- Ditemi la verità, - diceva, - agli avvocati si deve confessar tutta la verità, poi le cose s’accomodano.

Per un momento zio Barabba ebbe la tentazione di dire che aveva ammazzato il Solitta; tanto gli parve più facile liberarsi confessando il preteso delitto che affermando la verità. Ma quando la faccia verdognola dell’avvocato non gli stava davanti, tornava a sperare nel trionfo della verità; eppoi, i compagni di carcere gli dicevano che i giurati erano uomini probi, con cuore umano e non con cuore di pietra come i magistrati.

Venne il giorno del dibattimento: zio Chircu si svegliò quasi allegro, avendo sognato di esser nel bosco a tagliar legna, vicino ad un fiume: un uccello palustre, nero, con lunghe e grandi zampe verdi come giunco, modulava uno strano canto su un ramo di salice selvatico.

Fra i testimoni comparve l’amico delle legna, ed altri deposero che l’imputato era un uomo selvaggio, cupo, insocievole.

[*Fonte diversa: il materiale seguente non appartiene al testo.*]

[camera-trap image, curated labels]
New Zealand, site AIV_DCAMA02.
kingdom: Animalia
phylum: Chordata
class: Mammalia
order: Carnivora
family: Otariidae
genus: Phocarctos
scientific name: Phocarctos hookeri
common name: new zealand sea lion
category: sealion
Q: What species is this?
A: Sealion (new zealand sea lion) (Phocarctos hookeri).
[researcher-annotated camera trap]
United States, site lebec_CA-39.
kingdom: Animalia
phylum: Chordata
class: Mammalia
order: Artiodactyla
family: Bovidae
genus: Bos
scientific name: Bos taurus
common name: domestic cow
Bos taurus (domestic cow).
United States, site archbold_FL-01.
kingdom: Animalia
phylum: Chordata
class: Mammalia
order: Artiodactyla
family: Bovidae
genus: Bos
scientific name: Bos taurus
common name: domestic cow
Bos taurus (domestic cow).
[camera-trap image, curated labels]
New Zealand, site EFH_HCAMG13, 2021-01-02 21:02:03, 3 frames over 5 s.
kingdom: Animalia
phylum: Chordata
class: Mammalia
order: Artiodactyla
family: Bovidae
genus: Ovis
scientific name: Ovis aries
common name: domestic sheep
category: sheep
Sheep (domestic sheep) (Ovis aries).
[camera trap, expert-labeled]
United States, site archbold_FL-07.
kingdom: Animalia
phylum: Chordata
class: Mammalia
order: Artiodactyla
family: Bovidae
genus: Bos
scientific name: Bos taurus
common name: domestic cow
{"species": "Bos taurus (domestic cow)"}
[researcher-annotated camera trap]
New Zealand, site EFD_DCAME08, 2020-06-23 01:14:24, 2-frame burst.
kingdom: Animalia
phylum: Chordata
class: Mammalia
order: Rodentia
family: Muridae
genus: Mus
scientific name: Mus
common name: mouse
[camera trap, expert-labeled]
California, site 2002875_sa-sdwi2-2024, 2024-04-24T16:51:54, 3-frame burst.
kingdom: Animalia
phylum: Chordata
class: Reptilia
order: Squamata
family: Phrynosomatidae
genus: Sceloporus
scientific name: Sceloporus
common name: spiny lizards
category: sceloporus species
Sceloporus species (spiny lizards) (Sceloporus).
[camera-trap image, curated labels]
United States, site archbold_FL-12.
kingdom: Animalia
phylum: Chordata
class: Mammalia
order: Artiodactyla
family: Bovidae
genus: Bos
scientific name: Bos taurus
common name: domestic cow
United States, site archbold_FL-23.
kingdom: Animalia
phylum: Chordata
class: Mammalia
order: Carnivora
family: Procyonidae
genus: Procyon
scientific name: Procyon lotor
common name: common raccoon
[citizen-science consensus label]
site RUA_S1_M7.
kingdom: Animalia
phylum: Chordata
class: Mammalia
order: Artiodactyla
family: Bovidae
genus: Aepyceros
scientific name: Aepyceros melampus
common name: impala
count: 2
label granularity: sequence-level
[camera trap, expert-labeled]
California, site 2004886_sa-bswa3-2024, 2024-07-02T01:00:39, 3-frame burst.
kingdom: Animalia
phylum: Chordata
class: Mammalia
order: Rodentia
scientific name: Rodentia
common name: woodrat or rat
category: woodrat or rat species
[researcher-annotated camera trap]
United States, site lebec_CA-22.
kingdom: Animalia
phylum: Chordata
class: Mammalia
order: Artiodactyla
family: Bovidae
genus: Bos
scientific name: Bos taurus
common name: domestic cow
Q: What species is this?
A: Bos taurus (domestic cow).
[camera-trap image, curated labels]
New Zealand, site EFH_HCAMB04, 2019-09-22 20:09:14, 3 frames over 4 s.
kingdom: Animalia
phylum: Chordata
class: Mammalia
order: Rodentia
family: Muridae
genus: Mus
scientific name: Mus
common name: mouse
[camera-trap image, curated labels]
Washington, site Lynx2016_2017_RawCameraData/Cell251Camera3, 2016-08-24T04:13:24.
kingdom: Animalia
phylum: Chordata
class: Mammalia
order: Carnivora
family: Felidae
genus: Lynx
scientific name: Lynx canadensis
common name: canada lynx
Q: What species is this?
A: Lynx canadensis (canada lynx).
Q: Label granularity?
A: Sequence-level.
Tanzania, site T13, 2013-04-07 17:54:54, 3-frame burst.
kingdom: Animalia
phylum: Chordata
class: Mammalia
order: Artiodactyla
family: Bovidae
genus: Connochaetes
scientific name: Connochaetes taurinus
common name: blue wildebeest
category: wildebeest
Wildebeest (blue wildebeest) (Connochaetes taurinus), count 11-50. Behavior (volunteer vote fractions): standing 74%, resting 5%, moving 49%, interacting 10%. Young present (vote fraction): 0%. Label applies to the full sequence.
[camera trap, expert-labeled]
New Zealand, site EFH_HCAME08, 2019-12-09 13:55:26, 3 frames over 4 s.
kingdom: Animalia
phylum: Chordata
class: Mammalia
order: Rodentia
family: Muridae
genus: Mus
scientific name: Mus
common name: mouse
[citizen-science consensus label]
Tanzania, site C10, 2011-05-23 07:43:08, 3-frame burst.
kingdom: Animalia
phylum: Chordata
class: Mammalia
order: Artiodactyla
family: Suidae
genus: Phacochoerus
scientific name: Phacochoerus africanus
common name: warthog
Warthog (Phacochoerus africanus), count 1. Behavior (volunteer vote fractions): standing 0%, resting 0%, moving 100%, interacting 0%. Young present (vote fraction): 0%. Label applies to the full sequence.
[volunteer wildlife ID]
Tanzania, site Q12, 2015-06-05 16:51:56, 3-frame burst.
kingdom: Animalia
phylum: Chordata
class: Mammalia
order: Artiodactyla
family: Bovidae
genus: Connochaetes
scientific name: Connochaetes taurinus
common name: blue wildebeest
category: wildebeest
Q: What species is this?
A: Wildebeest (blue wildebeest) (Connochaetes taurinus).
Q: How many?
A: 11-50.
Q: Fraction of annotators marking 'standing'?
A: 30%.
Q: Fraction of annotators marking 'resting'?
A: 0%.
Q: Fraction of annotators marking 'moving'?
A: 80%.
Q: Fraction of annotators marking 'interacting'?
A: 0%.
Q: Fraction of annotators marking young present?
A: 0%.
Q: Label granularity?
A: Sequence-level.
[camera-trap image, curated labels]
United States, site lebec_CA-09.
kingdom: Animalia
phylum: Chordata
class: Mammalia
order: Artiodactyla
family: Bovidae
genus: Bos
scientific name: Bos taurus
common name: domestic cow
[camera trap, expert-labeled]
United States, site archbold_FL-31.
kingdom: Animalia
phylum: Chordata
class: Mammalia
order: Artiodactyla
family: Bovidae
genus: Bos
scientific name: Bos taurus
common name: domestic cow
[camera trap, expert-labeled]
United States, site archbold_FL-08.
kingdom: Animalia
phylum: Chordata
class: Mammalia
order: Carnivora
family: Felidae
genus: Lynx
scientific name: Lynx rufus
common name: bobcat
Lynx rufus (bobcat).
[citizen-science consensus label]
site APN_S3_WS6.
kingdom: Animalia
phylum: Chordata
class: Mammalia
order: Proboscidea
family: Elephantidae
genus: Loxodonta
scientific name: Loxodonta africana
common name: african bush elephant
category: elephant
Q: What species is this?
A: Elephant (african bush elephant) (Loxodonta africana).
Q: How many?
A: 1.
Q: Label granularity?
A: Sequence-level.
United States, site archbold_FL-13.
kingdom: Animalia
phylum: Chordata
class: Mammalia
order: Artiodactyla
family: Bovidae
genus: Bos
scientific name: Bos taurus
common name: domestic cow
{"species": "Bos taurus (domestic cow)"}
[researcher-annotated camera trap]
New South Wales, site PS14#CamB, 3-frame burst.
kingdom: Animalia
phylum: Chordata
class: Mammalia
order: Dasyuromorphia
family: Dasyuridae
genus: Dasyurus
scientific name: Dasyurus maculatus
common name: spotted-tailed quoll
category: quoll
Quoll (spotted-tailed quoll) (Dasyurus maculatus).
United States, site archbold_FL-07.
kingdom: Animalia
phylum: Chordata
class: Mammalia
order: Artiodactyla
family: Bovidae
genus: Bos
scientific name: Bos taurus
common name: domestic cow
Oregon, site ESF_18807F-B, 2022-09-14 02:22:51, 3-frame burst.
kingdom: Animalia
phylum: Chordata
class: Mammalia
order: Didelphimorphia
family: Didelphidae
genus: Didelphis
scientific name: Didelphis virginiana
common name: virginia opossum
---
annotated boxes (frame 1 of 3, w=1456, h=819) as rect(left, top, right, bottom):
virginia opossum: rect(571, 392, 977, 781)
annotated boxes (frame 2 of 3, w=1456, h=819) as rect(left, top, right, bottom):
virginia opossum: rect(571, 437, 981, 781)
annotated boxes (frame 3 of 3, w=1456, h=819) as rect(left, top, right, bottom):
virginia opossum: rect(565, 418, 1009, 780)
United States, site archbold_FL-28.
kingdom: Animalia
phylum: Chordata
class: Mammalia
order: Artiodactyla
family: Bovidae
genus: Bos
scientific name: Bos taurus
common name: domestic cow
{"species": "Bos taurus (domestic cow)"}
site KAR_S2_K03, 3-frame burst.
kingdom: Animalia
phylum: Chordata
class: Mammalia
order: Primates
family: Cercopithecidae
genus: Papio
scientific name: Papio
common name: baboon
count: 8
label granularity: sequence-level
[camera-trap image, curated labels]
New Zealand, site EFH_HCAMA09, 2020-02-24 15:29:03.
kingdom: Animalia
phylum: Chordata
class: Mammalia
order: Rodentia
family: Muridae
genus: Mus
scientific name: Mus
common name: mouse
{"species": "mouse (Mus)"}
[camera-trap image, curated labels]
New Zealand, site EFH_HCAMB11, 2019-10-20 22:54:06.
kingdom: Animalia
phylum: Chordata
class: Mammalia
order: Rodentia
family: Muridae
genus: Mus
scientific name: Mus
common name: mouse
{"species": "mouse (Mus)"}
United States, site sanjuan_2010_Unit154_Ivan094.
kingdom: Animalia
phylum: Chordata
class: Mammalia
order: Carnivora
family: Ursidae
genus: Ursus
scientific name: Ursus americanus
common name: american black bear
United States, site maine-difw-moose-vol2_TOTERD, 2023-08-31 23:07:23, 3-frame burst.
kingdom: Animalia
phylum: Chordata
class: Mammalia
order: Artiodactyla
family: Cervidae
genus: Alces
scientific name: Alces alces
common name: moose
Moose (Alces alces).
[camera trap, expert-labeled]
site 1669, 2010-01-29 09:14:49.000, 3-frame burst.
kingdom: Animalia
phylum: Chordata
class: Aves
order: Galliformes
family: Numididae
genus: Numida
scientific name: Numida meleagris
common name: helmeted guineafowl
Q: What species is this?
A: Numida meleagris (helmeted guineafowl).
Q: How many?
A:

Il pubblico ministero lo dipinse come «una fiera dei boschi, che aveva lungamente meditato il delitto, aspettando la vittima al varco, come belva appostata in attesa della sua preda». Proprio così.

Zio Barabba guardava spaventato quel signore dagli occhiali brillanti, al quale non aveva mai fatto alcun male, e ne provava uno strano terrore.

Per confortarsi volgeva lo sguardo ai giurati, uomini dei villaggi, pacifici, grassi, d’aspetto umano, e sperava. Parlò l’avvocato. Era più verde che mai: se aveva qualche slancio, questo consisteva in uno stridere di denti di pessimo effetto.

Basta; il povero uomo fu condannato ai lavori forzati a vita. Egli pianse amaramente; guardò ancora una volta i giurati, quegli uomini grassi, pacifici, d’aspetto buono; ricordò il suo sogno, la sua fiducia cieca nel trionfo della verità, e si disse che tutte le cose che sembrano belle erano false.

Per confortarlo, l’avvocato gli disse che avrebbero tosto ricorso in Cassazione; ma egli non aveva più fiducia, non credeva, non sperava più. Il cuore gli si restrinse, gli si fece secco e amaro come una susina selvatica: non pregò, non pianse più.

E lo portarono lontano, lontano, in una salina; gli rasero i capelli, la barba, i baffi; lo vestirono di rosso e gli saldarono una catena al piede. Nei primi tempi egli visse disperatamente: la vista del mare immenso, a lui avvezzo ai boschi umidi e chiusi, accresceva il senso d’una disperata nostalgia.

Ma col passare degli anni si avvezzò a tutto, si rassegnò, e le sue memorie si confusero: talvolta anzi, pensando che al paese la sua vecchiaia sarebbe trascorsa nella più nera miseria, si confortava sapendola ora al sicuro.

Però era diventato cattivo; aveva perduto l’innocenza serbata fino al giorno della sua condanna; imprecava, e se c’era occasione rubava e s’ubbriacava come il più vile dei galeotti. A Dio non pensava più; o se ci pensava era con ira, come ad una cosa mostruosa che aveva permesso si compiesse su una sua creatura la più infame delle ingiustizie.

Fra i compagni di sventura, zio Barabba strinse amicizia con un altro sardo, un vecchietto che gli arrivava appena alla cintura, con un piccolo volto grasso e rosso nel quale erano affondati due occhietti d’un vivissimo azzurro.

Era nativo d’un paese vicino a quello di zio Chircu; si chiamava zio Pretu (Pietro).

Era un ometto allegro, spregiudicato e bugiardo: però dopo aver fatto credere ai suoi compagni le cose più meravigliose, rideva sguaiatamente, dicendo che le sue storie erano tutte panzane. Quando zio Chircu giunse all’ergastolo, zio Pretu non veniva già più creduto in nulla. Se però diceva qualche verità, il suo 14

accento era tale che s’imponeva: ma questa verità zio Pretu la diceva raramente, e con pochissimi. Con poche parole, e con quel raro accento veritiero, raccontò la sua storia a zio Chircu, dopo che se ne ebbe acquistata tutta la confidenza.

- Senti. Io sono di tal paese. Stavo bene, sai, avevo vacche, alveari, terre seminate di frumento e di fave. Ma volevo star meglio.